Activity list —
a - Answer these questions from the forum post below:
(i) What is the name of the lemma the poster was looking for?
(ii) From the lemmas in which library did the poster never manage to emulate that lemma easily?
(iii) What type is given to D in the lemma statement?
b - Reproduce the forum post below word for word, starting with "Ssreflect Users Discussion" and going on through "lemmas in bigop.".

Ssreflect Users Discussion List

[Cyril Cohen <>]

Good evening,

I while ago, I was looking for big_morph_in, ie a lemma like big_morph but
where f does not need to be morphism everywhere but only on the F i such
that P i and their combinations. I never managed to emulate this lemma
easily from any other lemmas in bigop.

What do you think of the following statement? And if you like it, do you
see minor/major shortcuts in the proof?

Lemma big_morph_in (R1 R2 : Type)
  (f : R2 -> R1) (id1 : R1) (op1 : R1 -> R1 -> R1)
  (id2 : R2) (op2 : R2 -> R2 -> R2) (D : pred R2) :
  (forall x y, x \in D -> y \in D -> op2 x y \in D) ->
  id2 \in D ->
  {in D &, {morph f : x y / op2 x y >-> op1 x y}} ->
  f id2 = id1 ->
  forall  (I : Type) (r : seq I) (P : pred I) (F : I -> R2),
  all D [seq F x | x <- r & P x] ->
  f (\big[op2/id2]_(i <- r | P i) F i) =
  \big[op1/id1]_(i <- r | P i) f (F i).

Provided data —
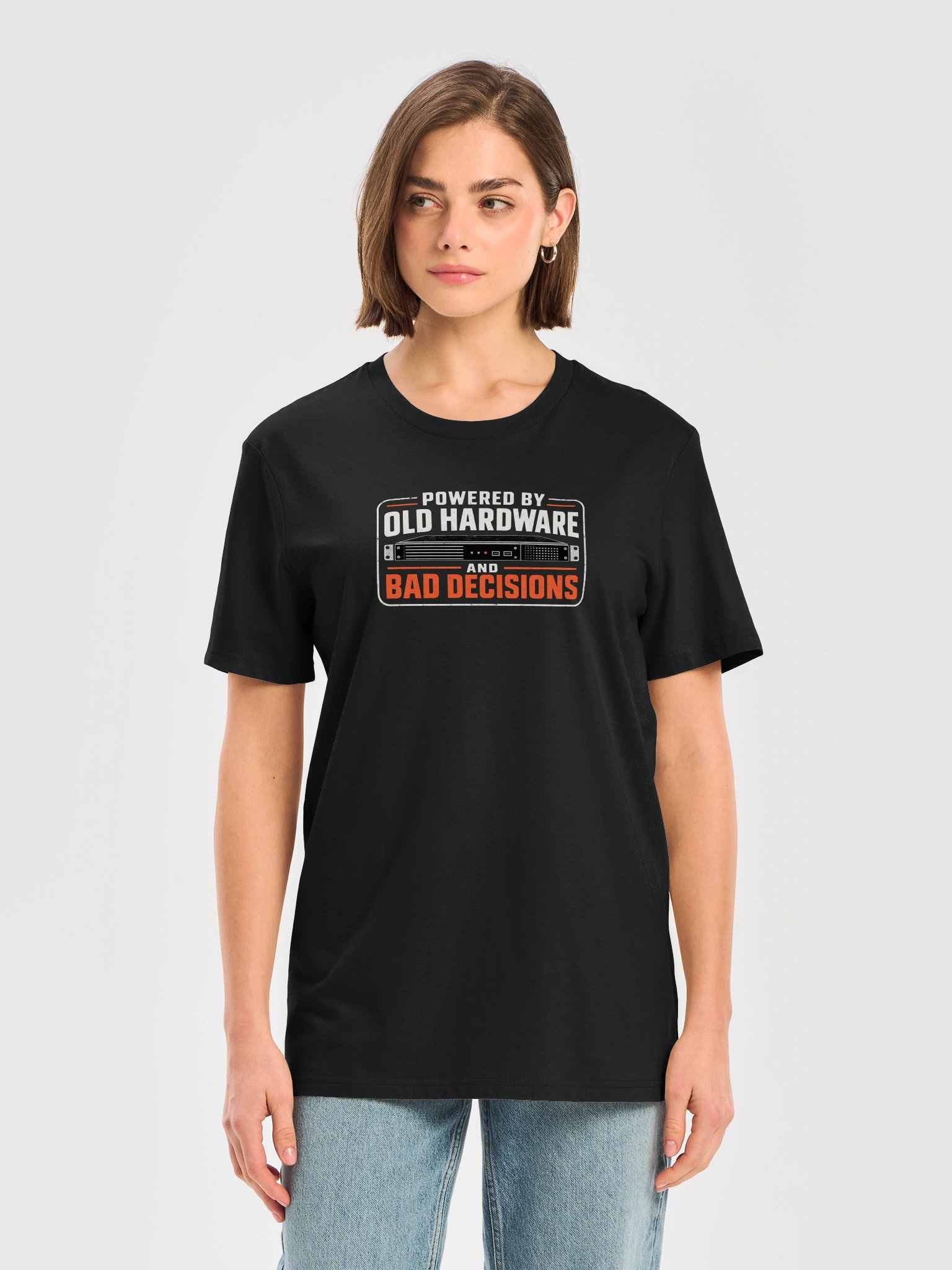 Powered by Old Hardware and Bad Decisions product image (2)
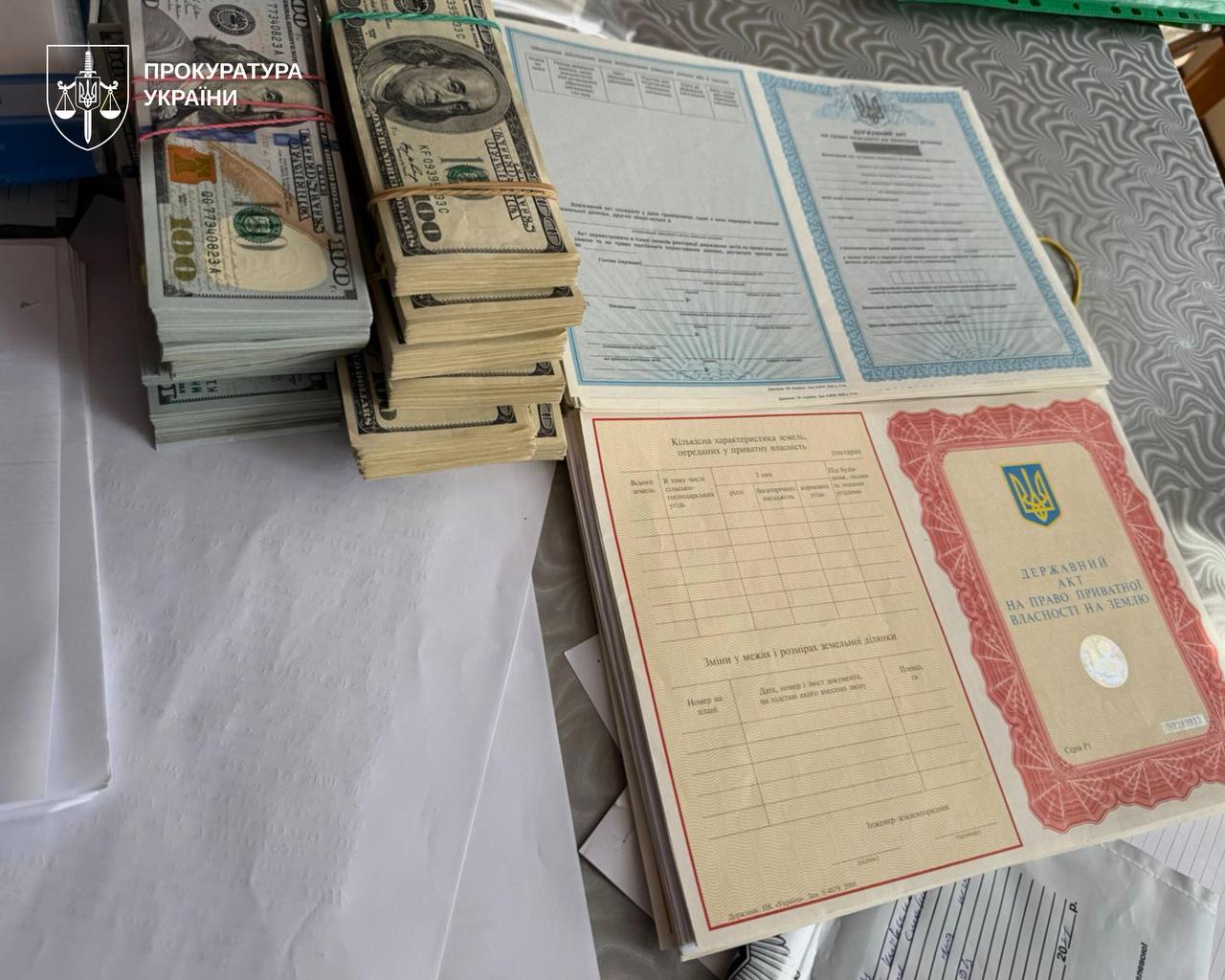 На Київщині викрили незаконну оборудку з продажем земельних ділянок на …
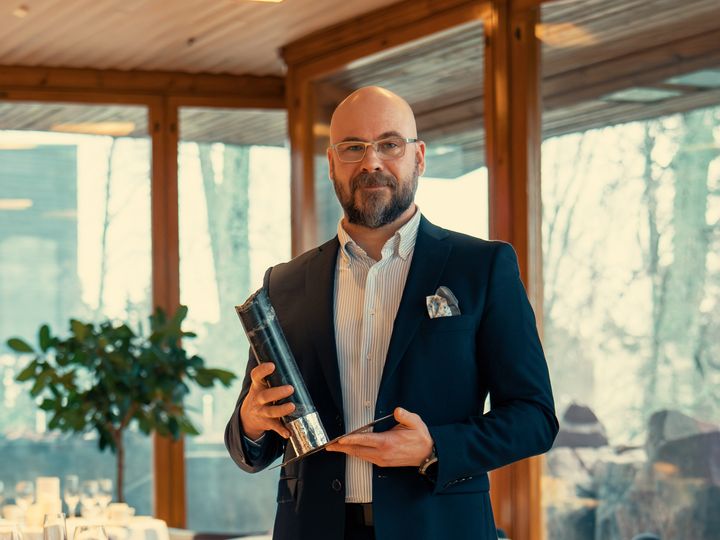 Aalto University Professor Jaan Praks was awarded the title of Espoo Ambassador 2025 at the annual Ambassador lunch event held in Dipoli on 2 December 2025.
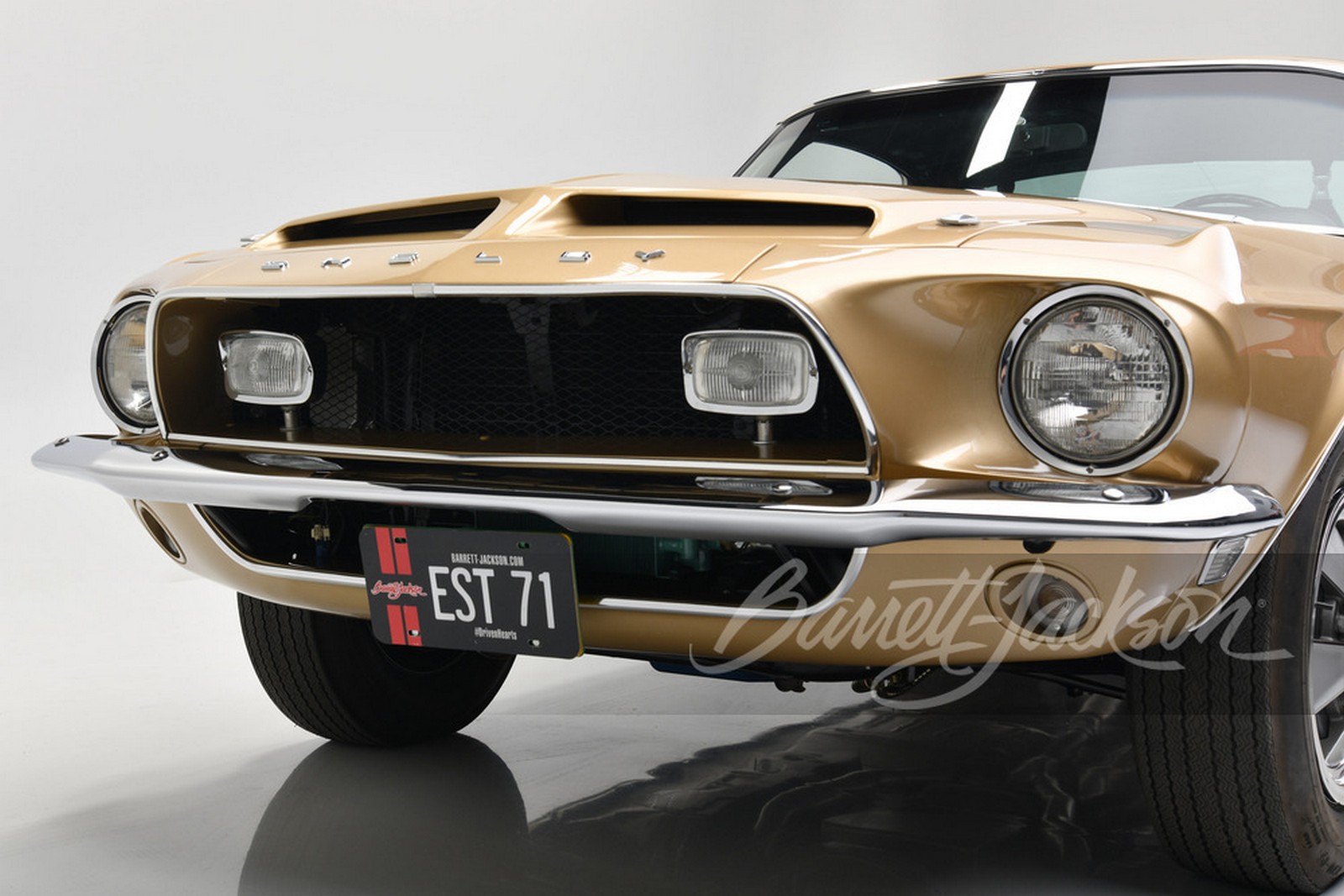 FORD MUSTANG SHELBY GT500 EFI PROTOTYPE, foto 49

Written answers —
a -
(i) big_morph_in
(ii) bigop
(iii) pred R2

b -
Ssreflect Users Discussion List

[Cyril Cohen <>]

Good evening,

I while ago, I was looking for big_morph_in, ie a lemma like big_morph but
where f does not need to be morphism everywhere but only on the F i such
that P i and their combinations. I never managed to emulate this lemma
easily from any other lemmas in bigop.